Em 2012, a polícia voltou a deter Evgenia Chirikova durante uma manifestação da oposição, em Moscovo. Três anos depois, a ambientalista que protege a floresta de Khimki mudou-se para a Estónia, com receio de que as suas filhas corressem perigo
© Konstantin Koutsyllo | Reuters
“Há ainda, possivelmente, uma razão mais exótica”, ironizou Tsiplenkov. “Precisamente naquela altura, os U2 — a banda favorita de Medvedev — visitavam a Rússia. Temos bons contactos com Bono [o vocalista] e pedimos- lhe que levantasse a questão numa reunião com o ex-Presidente.”
“Não sei se ele abordou o assunto ou não; mas, depois da decisão do chefe de Estado, começou a circular uma anedota entre os ecologistas russos: ‘Devíamos pedir aos U2 que visitem a Rússia todos os meses porque há muitos problemas ambientais no país para solucionar’.”
O problema é que Putin não é Medvedev. “Uma das várias empresas russas associadas à Vinci pertence a Arkadi Rotemberg, amigo do actual Presidente”, denunciou Mikhail. “Vivemos agora uma nova ditadura. Lembro- me de que, até no tempo da União Soviética, o regime desistiu de destruir uma floresta na Sibéria quando confrontado com a fúria popular.
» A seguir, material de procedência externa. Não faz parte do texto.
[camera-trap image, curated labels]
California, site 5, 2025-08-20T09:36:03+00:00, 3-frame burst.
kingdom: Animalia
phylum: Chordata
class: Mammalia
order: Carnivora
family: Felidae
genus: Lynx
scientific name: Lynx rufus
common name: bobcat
Com Putin, corremos muito mais riscos, mas não temos outra escolha.”
Inquirido sobre se concordava com o elogio do diário The Christian Science Monitor de que Evgenia “pode mudar o curso da História da Rússia”, Mikhail dá uma gargalhada: “Talvez seja um exagero, mas creio que ela está mudar a Rússia, e não desiste.” E o marido, tem ciúmes? “Oh não! Ela é famosa mas também tem as dores de cabeça”, responde.
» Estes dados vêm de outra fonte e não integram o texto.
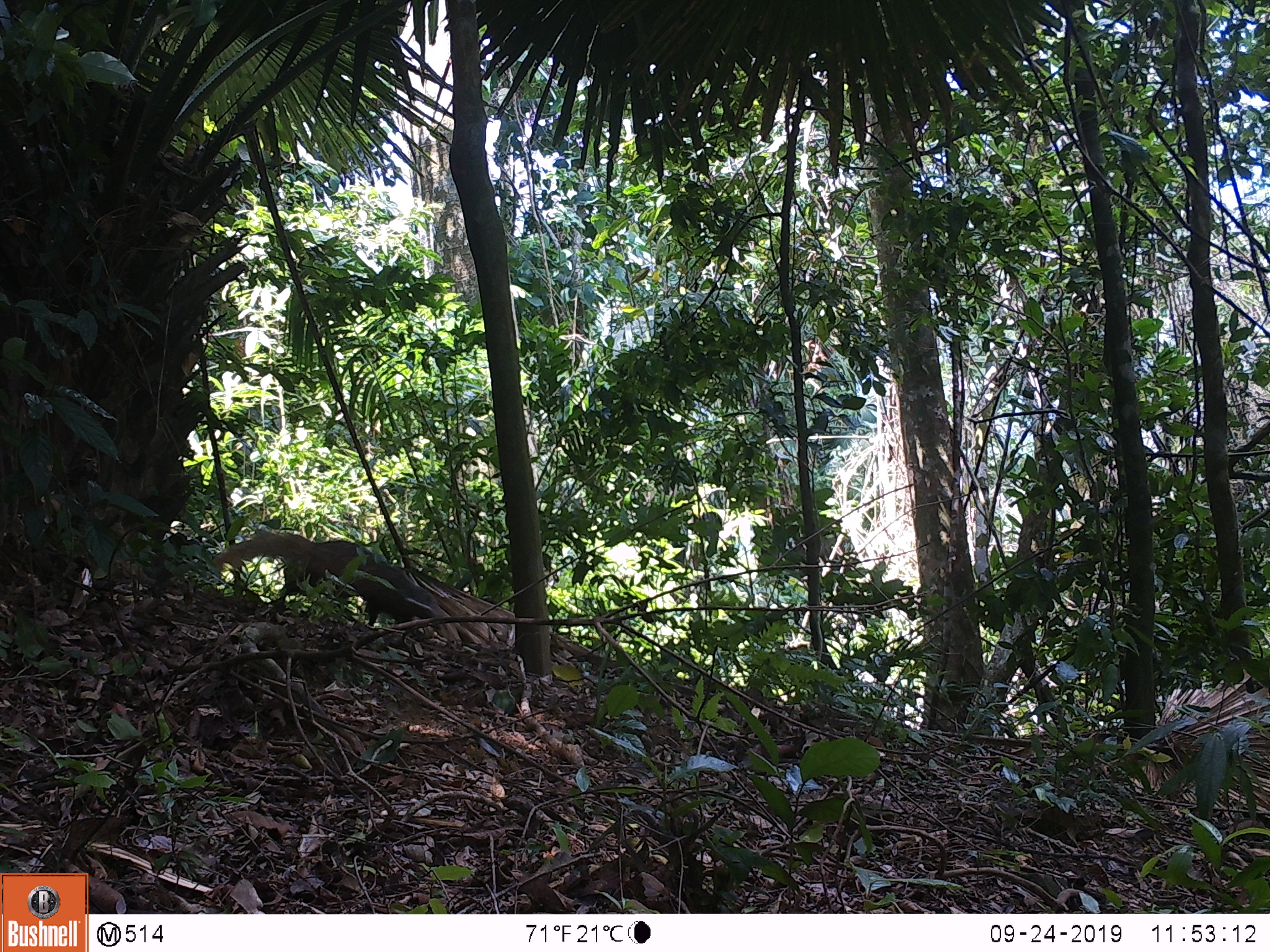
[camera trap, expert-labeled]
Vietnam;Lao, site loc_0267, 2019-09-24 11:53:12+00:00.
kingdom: Animalia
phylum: Chordata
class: Mammalia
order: Carnivora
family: Herpestidae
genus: Urva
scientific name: Urva urva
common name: crab-eating mongoose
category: crab eating mongoose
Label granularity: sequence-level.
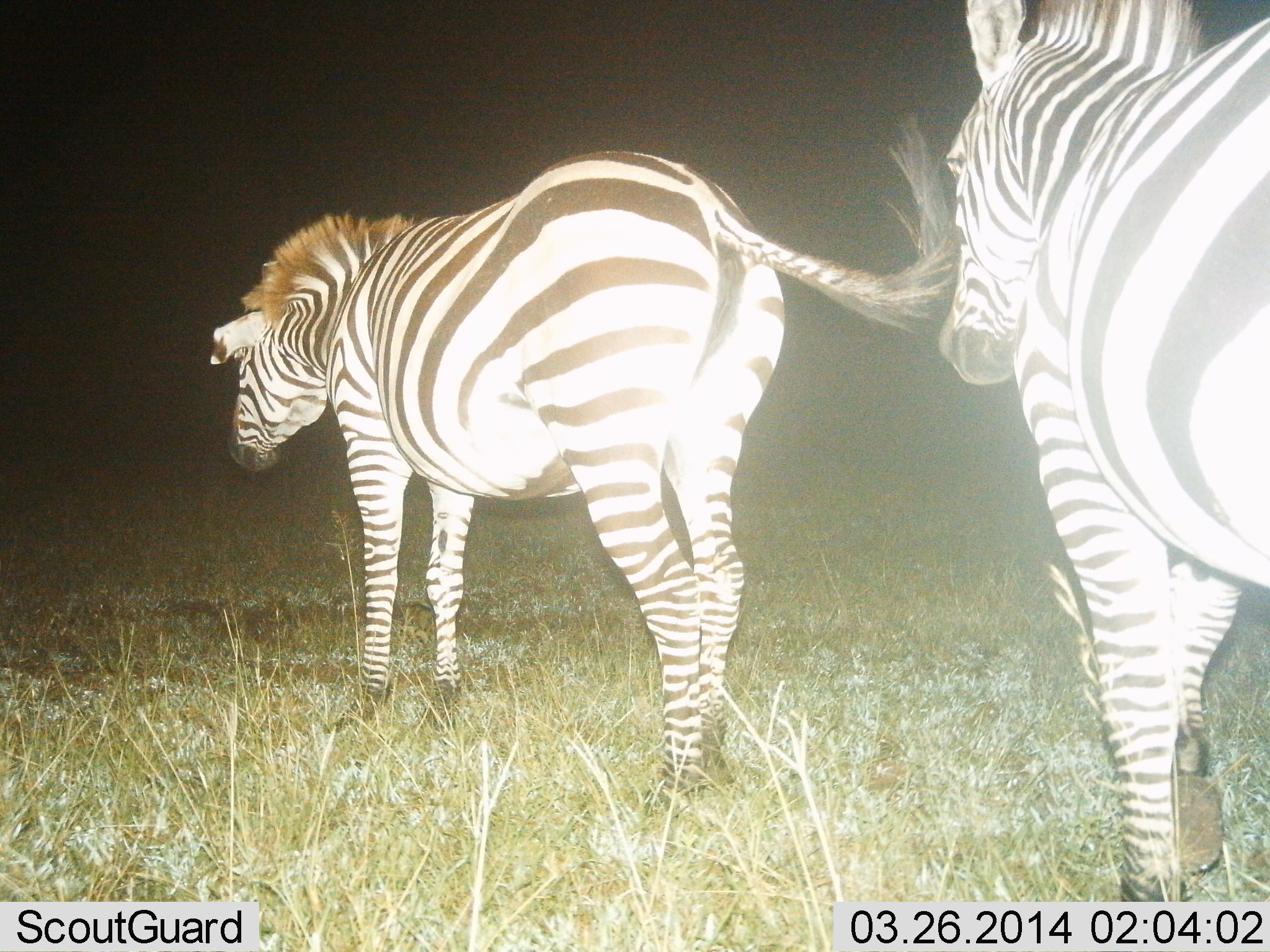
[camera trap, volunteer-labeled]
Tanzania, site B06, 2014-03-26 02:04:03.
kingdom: Animalia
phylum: Chordata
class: Mammalia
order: Perissodactyla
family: Equidae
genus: Equus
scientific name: Equus quagga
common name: plains zebra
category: zebra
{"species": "zebra (plains zebra) (Equus quagga)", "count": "2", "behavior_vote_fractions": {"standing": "70%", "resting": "0%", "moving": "40%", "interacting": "10%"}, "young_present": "0%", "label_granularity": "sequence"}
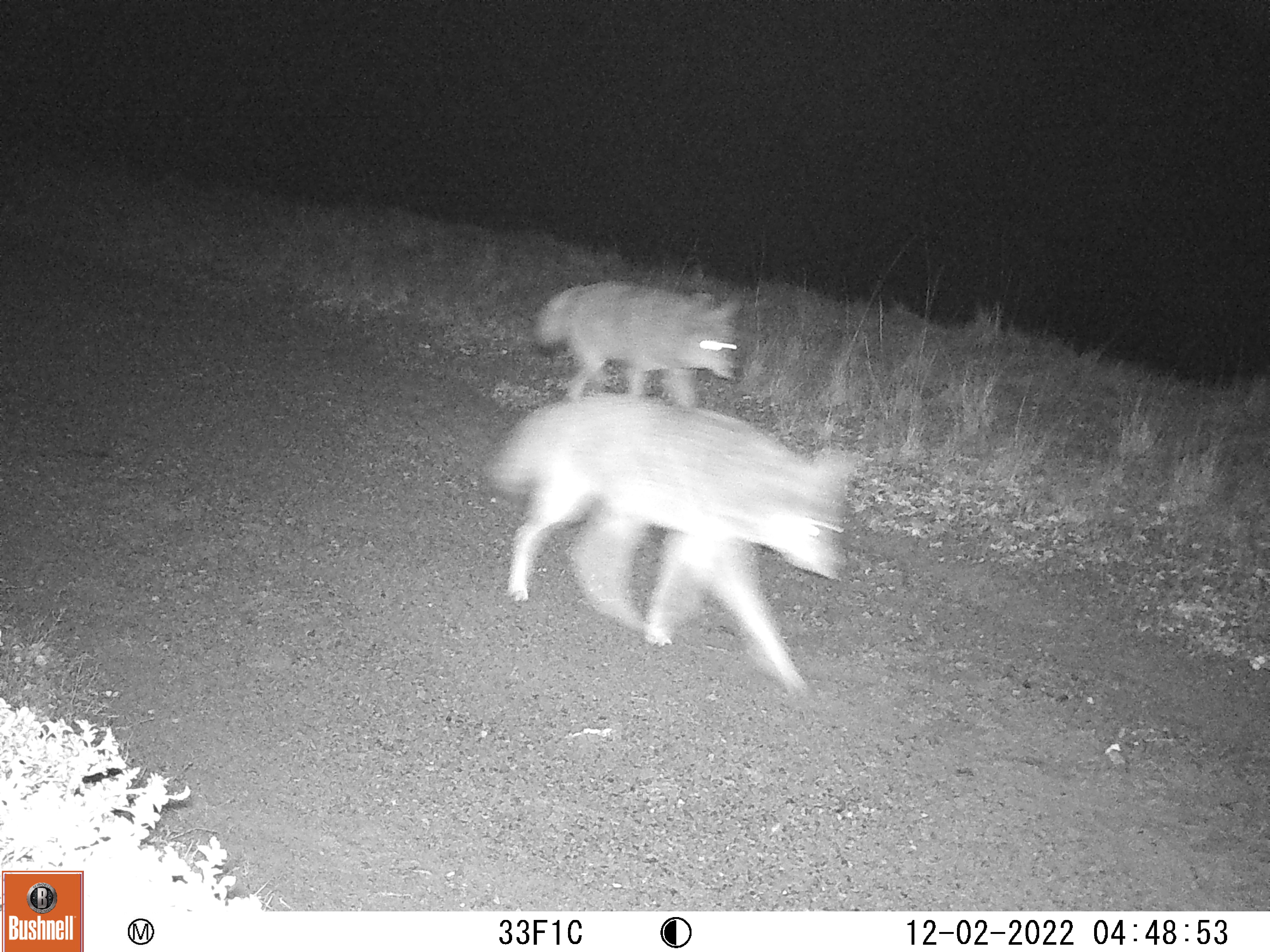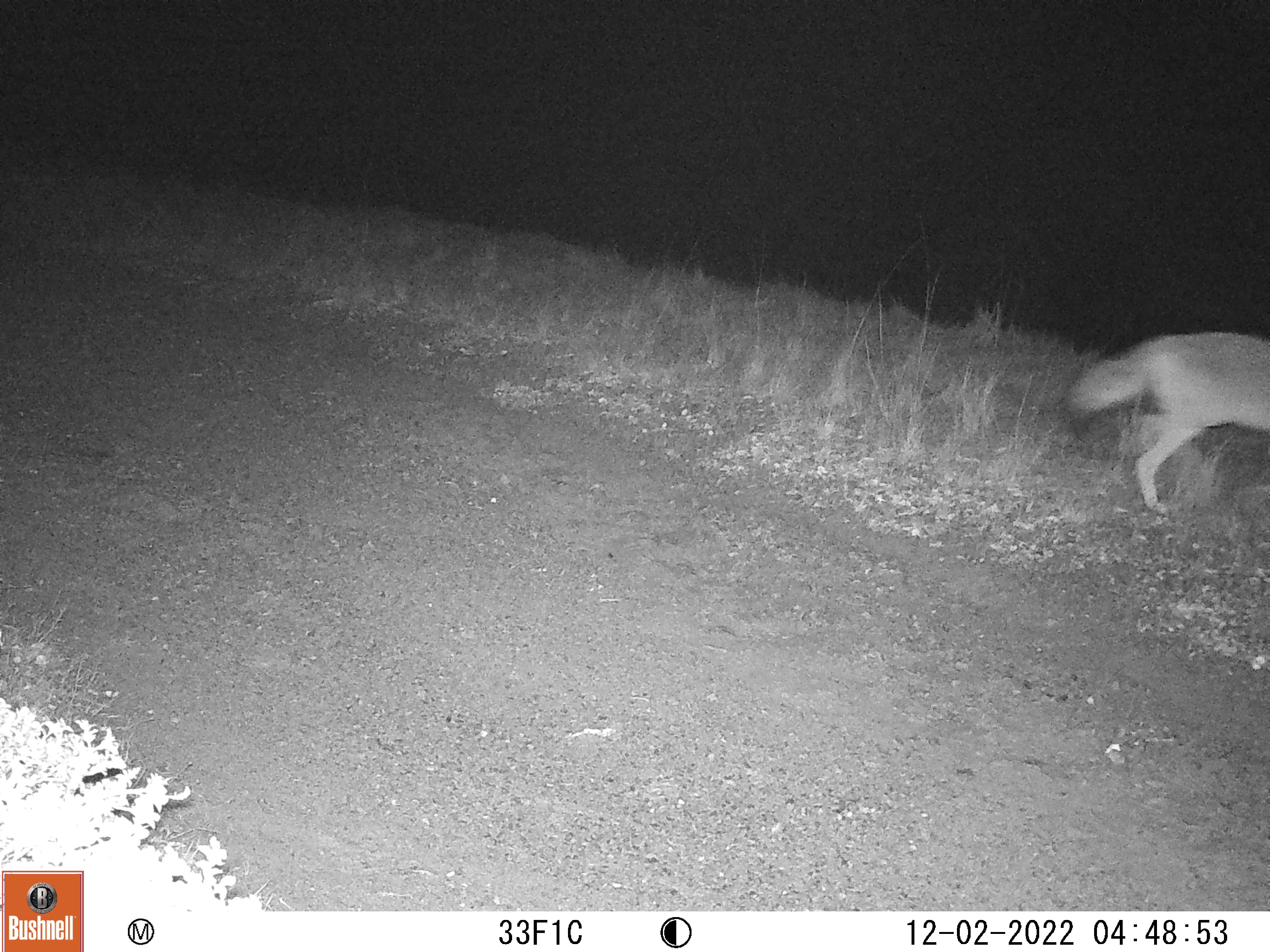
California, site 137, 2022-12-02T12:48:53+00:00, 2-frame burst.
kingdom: Animalia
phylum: Chordata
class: Mammalia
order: Carnivora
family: Canidae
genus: Canis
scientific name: Canis latrans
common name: coyote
Quanto às duas filhas, “estão seguras por- que mudaram para um colégio dirigido por amigos”, fora da área de Khimki. Orgulhosas da mãe?
“Nem por isso”, conclui Mikhail, mais tarde, por e-mail. “Elas não acham piada a esta situação. Creio que adoptaram a táctica de Evgenia. Um dia destes, organizaram uma flashmob na nossa cozinha com placards onde escreveram: ‘Acabem com as roupas velhas; queremos vestidos novos.’ Creio que não temos grande poder sobre elas.”
[Em 2015, Evgenia Chirikova decidiu mudar-se para a Estónia (sem aqui pedir asilo político para poder continuar a visitar o sue país), com receio de que as autoridades russas “exercessem chantagem” sobre ela e perdesse as filhas. Em 2012, a ambientalista havia concorrido à presidência da Câmara de Khimka, sem êxito.]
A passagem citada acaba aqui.